Ecco, con buona pace degli 8 calciatori francesi che sono poi passati a Napoli (i nomi migliori restano quelli di Laurent Blanc ed Alain Boghossian) la miglior opera transalpina in terra azzurra resta questa risposta di Platini che, da uomo abile in intelletto già allora, aveva intuito il potere della comunicazione.

Rudi Garcìa, primo allenatore francese della storia del Napoli, avrà l’arduo compito di non far rimpiangere Spalletti e, se è vero che molto passerà dal campo di gioco, è altrettanto verosimile che parte dell’impresa dovrà essere costruita dietro un microfono. Abbiamo ormai capito che nel calcio moderno anche il potere della narrazione occupa un ruolo. Per un Guardiola che fa il suo secondo Triplete e si trincera dietro un fin troppo realistico “l’ho vinto perché l’attaccante avversario ha sbagliato un gol a tre metri dalla porta” c’è un Mourinho che ha fatto passare per annate storiche due stagioni piuttosto anonime o un Milan che si è spinto fino alla semifinale di Champions montando sopra un’elica di DNA.

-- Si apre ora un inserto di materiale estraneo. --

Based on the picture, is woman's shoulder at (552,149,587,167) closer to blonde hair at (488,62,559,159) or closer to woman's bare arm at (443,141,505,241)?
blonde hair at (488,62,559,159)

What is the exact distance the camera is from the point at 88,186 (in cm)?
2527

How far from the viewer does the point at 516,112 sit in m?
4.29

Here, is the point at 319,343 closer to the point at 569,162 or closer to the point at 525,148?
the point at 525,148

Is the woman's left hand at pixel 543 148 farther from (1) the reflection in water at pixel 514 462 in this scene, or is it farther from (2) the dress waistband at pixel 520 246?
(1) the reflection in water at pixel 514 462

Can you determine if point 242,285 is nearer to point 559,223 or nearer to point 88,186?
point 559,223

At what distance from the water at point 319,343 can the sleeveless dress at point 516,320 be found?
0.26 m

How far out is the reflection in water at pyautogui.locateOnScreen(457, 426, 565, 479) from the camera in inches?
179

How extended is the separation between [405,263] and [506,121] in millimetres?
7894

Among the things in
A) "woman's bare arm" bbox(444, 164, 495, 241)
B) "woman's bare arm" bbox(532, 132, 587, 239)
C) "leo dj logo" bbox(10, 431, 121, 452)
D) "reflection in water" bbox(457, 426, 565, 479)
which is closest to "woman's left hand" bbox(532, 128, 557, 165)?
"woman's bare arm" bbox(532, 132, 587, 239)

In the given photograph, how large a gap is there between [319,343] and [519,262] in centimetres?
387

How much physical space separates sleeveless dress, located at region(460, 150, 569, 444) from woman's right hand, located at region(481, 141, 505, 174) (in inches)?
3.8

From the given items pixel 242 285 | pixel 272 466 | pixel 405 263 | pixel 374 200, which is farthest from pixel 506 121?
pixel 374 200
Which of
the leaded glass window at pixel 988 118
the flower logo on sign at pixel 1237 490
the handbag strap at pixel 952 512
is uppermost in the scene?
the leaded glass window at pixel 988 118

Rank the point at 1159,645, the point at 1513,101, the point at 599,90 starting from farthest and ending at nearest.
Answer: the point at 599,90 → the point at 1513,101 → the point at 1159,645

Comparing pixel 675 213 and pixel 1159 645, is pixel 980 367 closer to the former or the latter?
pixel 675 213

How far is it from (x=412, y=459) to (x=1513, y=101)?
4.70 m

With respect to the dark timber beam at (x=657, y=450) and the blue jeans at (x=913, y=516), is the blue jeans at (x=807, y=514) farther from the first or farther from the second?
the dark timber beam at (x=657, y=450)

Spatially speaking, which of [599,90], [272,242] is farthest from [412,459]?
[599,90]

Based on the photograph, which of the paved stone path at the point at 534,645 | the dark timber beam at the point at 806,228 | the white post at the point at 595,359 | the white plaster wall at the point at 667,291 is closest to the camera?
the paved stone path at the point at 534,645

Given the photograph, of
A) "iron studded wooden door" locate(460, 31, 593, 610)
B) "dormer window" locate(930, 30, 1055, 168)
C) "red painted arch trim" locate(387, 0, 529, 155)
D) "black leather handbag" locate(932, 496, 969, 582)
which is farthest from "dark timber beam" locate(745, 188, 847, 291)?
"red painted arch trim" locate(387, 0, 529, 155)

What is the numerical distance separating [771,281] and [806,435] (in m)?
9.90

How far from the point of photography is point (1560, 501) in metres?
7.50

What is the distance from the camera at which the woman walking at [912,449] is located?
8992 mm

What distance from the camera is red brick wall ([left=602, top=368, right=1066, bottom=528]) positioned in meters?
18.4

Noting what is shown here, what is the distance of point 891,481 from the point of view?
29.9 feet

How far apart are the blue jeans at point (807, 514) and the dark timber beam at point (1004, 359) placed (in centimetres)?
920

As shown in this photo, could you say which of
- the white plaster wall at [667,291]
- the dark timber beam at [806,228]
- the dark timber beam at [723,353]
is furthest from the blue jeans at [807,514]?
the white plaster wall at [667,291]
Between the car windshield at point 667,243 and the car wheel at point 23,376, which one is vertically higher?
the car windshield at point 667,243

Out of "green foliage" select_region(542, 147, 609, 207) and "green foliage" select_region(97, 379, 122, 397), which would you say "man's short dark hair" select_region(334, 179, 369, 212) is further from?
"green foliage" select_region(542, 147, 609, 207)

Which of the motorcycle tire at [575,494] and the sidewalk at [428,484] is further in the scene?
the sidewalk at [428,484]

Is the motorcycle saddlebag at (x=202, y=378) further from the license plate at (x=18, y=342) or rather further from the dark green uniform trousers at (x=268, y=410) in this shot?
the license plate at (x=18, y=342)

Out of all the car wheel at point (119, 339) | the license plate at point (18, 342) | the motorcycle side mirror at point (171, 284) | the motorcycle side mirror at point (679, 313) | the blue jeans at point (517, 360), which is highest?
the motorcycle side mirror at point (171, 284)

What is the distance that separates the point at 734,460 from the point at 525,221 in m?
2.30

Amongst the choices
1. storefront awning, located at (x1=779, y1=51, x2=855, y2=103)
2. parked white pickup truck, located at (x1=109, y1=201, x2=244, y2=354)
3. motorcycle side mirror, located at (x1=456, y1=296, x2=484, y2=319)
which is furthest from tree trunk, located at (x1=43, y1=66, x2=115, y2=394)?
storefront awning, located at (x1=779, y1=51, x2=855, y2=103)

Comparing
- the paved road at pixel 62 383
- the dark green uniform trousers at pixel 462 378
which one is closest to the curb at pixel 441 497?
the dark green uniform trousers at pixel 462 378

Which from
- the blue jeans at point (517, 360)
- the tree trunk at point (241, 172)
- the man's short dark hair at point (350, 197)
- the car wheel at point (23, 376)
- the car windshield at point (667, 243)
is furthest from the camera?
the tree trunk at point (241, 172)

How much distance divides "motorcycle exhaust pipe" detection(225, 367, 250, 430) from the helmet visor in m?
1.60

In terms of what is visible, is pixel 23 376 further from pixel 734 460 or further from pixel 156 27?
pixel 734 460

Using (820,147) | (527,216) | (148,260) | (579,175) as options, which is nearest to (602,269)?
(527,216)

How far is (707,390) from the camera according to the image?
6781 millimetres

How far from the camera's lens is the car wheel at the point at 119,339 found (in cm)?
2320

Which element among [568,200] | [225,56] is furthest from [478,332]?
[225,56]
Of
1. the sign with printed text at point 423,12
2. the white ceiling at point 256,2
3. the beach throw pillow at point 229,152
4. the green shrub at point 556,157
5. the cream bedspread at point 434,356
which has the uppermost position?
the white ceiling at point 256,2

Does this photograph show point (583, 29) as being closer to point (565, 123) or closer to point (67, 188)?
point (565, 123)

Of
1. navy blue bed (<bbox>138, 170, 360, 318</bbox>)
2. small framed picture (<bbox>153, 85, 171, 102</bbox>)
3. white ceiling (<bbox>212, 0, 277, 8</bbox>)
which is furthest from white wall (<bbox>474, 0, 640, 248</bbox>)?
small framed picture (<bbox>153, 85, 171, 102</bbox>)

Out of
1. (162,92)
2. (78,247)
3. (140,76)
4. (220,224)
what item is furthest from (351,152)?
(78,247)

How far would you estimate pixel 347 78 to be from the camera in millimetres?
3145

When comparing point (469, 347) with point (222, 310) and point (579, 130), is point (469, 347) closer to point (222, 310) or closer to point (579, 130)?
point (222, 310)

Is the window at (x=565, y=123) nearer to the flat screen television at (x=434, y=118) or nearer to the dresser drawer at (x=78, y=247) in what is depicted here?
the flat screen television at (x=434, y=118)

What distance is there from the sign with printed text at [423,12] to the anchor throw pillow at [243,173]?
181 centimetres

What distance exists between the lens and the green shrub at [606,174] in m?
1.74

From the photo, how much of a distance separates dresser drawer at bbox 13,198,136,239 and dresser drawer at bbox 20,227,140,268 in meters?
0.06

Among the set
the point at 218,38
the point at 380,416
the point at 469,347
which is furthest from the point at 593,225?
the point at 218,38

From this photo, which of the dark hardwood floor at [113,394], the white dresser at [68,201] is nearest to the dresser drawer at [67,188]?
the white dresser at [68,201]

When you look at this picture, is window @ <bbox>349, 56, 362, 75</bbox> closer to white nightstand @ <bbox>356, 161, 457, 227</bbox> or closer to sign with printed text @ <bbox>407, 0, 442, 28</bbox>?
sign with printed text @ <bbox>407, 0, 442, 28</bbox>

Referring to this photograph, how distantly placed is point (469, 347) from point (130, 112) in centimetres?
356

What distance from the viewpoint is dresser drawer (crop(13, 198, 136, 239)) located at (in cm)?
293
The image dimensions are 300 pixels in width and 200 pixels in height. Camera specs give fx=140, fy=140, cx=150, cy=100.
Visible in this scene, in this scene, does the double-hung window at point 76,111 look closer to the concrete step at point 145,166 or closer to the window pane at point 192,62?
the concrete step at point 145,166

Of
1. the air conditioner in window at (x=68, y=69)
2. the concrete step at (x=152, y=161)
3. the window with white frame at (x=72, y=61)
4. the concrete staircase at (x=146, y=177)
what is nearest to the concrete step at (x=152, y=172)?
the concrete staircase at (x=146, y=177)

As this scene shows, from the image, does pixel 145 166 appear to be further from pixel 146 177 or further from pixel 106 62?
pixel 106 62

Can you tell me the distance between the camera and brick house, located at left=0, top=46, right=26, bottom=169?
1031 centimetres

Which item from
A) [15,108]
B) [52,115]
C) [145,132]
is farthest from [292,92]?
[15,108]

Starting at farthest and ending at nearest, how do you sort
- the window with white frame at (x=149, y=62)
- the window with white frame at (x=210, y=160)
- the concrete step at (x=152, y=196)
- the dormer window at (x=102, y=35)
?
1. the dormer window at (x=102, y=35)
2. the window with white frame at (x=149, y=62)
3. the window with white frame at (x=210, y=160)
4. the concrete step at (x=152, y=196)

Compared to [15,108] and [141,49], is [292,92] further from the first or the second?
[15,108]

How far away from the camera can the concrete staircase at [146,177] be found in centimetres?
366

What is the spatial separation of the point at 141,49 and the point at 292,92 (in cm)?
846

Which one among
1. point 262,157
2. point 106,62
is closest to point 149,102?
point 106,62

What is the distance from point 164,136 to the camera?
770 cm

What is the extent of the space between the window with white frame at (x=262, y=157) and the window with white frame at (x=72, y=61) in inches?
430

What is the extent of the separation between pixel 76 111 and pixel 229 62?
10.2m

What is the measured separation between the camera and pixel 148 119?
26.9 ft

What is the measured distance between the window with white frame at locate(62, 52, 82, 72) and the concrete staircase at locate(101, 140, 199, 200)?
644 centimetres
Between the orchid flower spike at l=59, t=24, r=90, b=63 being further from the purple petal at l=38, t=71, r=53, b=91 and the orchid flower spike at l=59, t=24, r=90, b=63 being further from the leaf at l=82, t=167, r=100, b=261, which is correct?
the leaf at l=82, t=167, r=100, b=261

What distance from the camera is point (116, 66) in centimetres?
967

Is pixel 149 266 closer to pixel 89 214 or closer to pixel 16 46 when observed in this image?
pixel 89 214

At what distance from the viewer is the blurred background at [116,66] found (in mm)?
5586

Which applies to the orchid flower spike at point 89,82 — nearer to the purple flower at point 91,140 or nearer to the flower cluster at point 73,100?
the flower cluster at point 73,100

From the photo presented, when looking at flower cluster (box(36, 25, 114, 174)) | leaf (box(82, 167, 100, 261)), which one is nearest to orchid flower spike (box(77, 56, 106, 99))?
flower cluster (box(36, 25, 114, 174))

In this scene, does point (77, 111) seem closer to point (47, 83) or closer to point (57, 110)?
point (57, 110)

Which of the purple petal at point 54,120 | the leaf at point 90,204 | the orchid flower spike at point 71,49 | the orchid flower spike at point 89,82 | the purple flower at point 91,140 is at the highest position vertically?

Garcia, pronunciato all’andalusa come lui preferisce, è troppo scafato per non capire quali dovranno essere i punti di continuità e quali, soprattutto, quelli di discontinuità, che dovrà avere rispetto al suo predecessore. Se sul campo, come già lui stesso ha affermato, non intende stravolgere quanto di buono fatto da Spalletti, dietro ai microfoni ci aspettiamo qualcosa di diverso. Se Luciano amava le dissertazioni filosofiche, spesso preparate offline ad uso e consumo del pubblico, Rudi probabilmente utilizzerà un linguaggio più diretto, meno arzigogolato, ma ugualmente mirato ad accendere la passione del tifo che, bisogna ammetterlo, lo ha accolto con molto meno scetticismo di quanto ci si aspettasse (e di quanto aveva riservato a Spalletti stesso due anni e due secoli fa). Non sappiamo se attingerà nuovamente agli aforismi francesi – come quello celebre della Chiesa al centro del villaggio pronunciato a Roma – in tal caso ne avrà diversi che potranno tornare utili: da “À la guerre comme à la guerre” e “Fais ce que dois, advienne que pourra n fait dire aux cloches”: facciamo ciò che dobbiamo, accada ciò che può, da pronunciare prima di qualche match importante fino al “On fait dire aux cloches tout ce qu'on veut“: fate dire alle campane ciò che vogliono, magari rivolto a qualche giornalista poco condiscendente, oppure se approfitterà delle assonanze napoletano-francofone-spagnole per coniare qualcosa di bello ed originale, come sempre accade quando ci si affida alla mescolanza (e non alla colonizzazione).

Si scherza, non ci permettiamo di dare consigli in materia comunicativa al Mister, anzi, siamo fiduciosi che ci sorprenderà in positivo. Il rifiutare la provocazione con il quale era stato invitato, alla sua prima conferenza stampa, a scimmiottare la trovata di Spalletti della scritta sulle maglie di allenamento, ci sembra già un buon inizio. Per il resto, si vedrà.

In fondo, ad un francese, juventino per giunta, in passato sono bastate cinque lettere per uscire vincitore dal San Paolo, al di là del risultato. Poi, come ovvio, parlerà il campo. Come avvenne quell’autunno dell’85, quando Diego diede sostanza alle parole di Platini, depositando in rete, tra tutte le foglie cadute, la più bella di tutte.